To sum up, Rome has also obtained the commitment of other EU member States to expand the resettlement rates of asylum seekers landed in Italy. Ministers of Interior also affirmed their full support to Italy in implementing an winning migration policy, securing 100% identification, registration and fingerprinting of all migrants, guaranteeing rapid identification of those in need of protection and rapid repatriations of those who are not granted international protection. Ministers welcomed the commitment reaffirmed by the Italian Minister of Interior to fully implement the current asylum acquis and return policies.

However, there was no agreement with reference to the possibility of modifying the conditions of the European Triton Naval Commitment. The Italian officials put forward a proposal for a new wide-ranging approach for the integrated management of European sea borders. The Italian demand was to "regionalize" the landing of migrants trapped in the Mediterranean Sea. But the proposal was denied by France, Spain, Belgium, Holland, Luxembourg and Germany.The refusal to open ports declared by the states in Tallinn has thus represented the unpopular starting point for another international meeting: the one on 11th July in Warsaw.

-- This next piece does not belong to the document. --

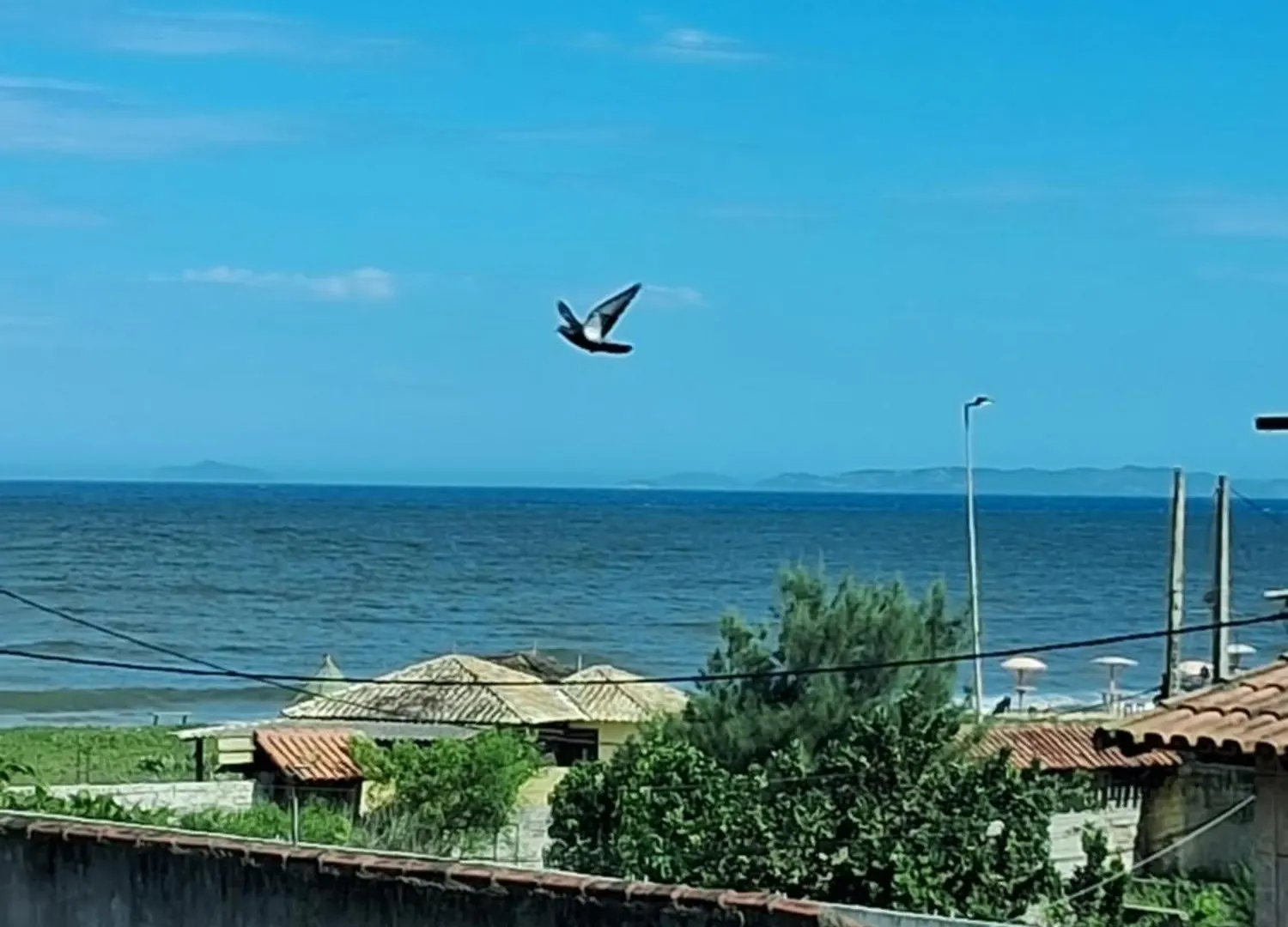 Cabo Frio, Suites Pe Areia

At the Frontex headquarters, there was a debate on how to change the mission of Triton, which replaced the mission Mare Nostrum since 2014, concerned with patrolling and rescuing migrants in the Mediterranean. Frontex's position on the mission soon became clear: Triton is an Italian mission, led by the Italian Coast Guard, with Italian officers throughout the naval and air fleet. Consequently, the involvement of other states is theoretically feasible, but practically difficult to accomplish. The spokesman for Frontex, Ewa Moncure, and also the immigration commissioner, Dimitri Avramopoulos, said that the need for Europe to make more efforts, showing solidarity with Italy, has been confirmed.

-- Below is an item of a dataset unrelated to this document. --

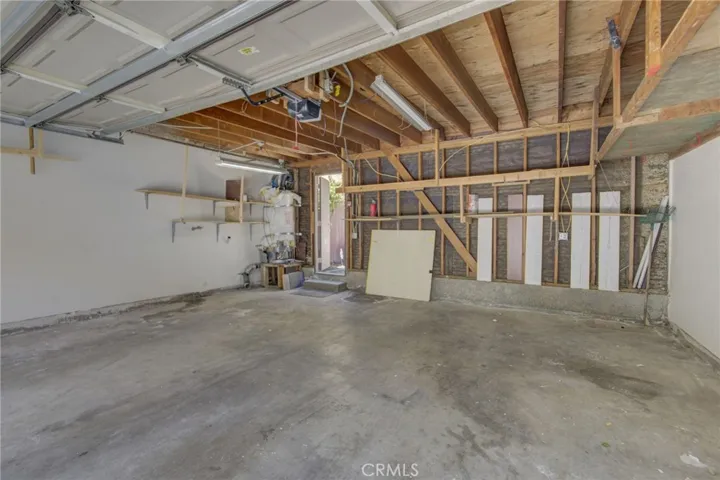 Detached Garage with Laundry Hook Ups
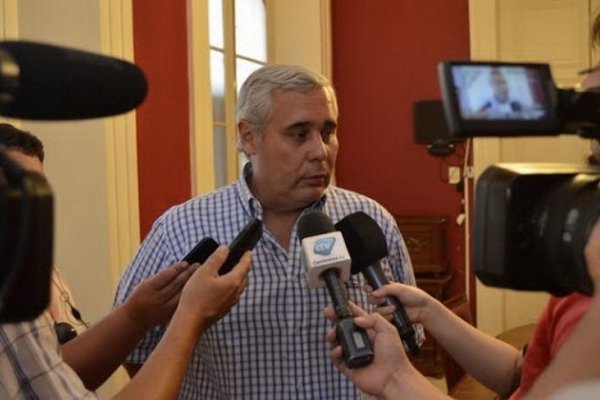 Ríos confirmó que  llamará a sesiones extraordinarias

The Treaty of Triton, with the tripling of financial resources to scale up operational activities, provides for the obligation for Italy to deal with migrants even if they have arrived on board foreign ships. However, Malta, closer to Libya, has only the obligation to deal with migrants who are rescued or located in maltese waters. For Italy, therefore, it is crucial to be able to control the activities of the United Nations vessels before the migration at sea turns into a sort of unauthorized humanitarian corridor.

Consequently, recent events mark a crisis of the right of asylum that Europe has been living for 20 years now, and there’s not a shared solution at this time. It is difficult to distinguish between asylum seekers and other types of migrants, who are associated with a sort of new category: those who are not subject to expulsion or cannot be regularized, with the resulting difficulties of repatriation showing consideration for human rights.

Dublin Convention, which was signed in Dublin, Ireland on 15 June 1990, and first came into force on 1 September 1997 for the first twelve signatories (Belgium, Denmark, France, Germany, Greece, Ireland, Italy, Luxembourg, the Netherlands, Portugal, Spain and the United Kingdom), determined the EU Member State responsible to examine an application for asylum seekers seeking international protection under the Geneva Convention and the EU Qualification Directive , but it is obvious the objective is still far from being achieved. In response to the increase in the number of applications for asylum sheltered over time, Europe has responded with stringent measures that have made it increasingly difficult to access the Union's borders.

Barriers to entry, procedural restrictions, dissuasive policies, restrictive policies of admission to refugee status: these solutions don’t control migration flows. In July, the number of migrants arriving in Italy through the Central Mediterranean route fell 57% compared to the previous month to 10 160, the lowest level for the month of July since 2014. After last month’s slow down, the total of arrivals for the first seven months of this year 93, 900 are more or less in line with the same period of last year. Several factors contributed to the significant drop in activity on the Central Mediterranean route in recent weeks, including worse sea conditions in the first half of July and clashes near Sabratah, in Libya.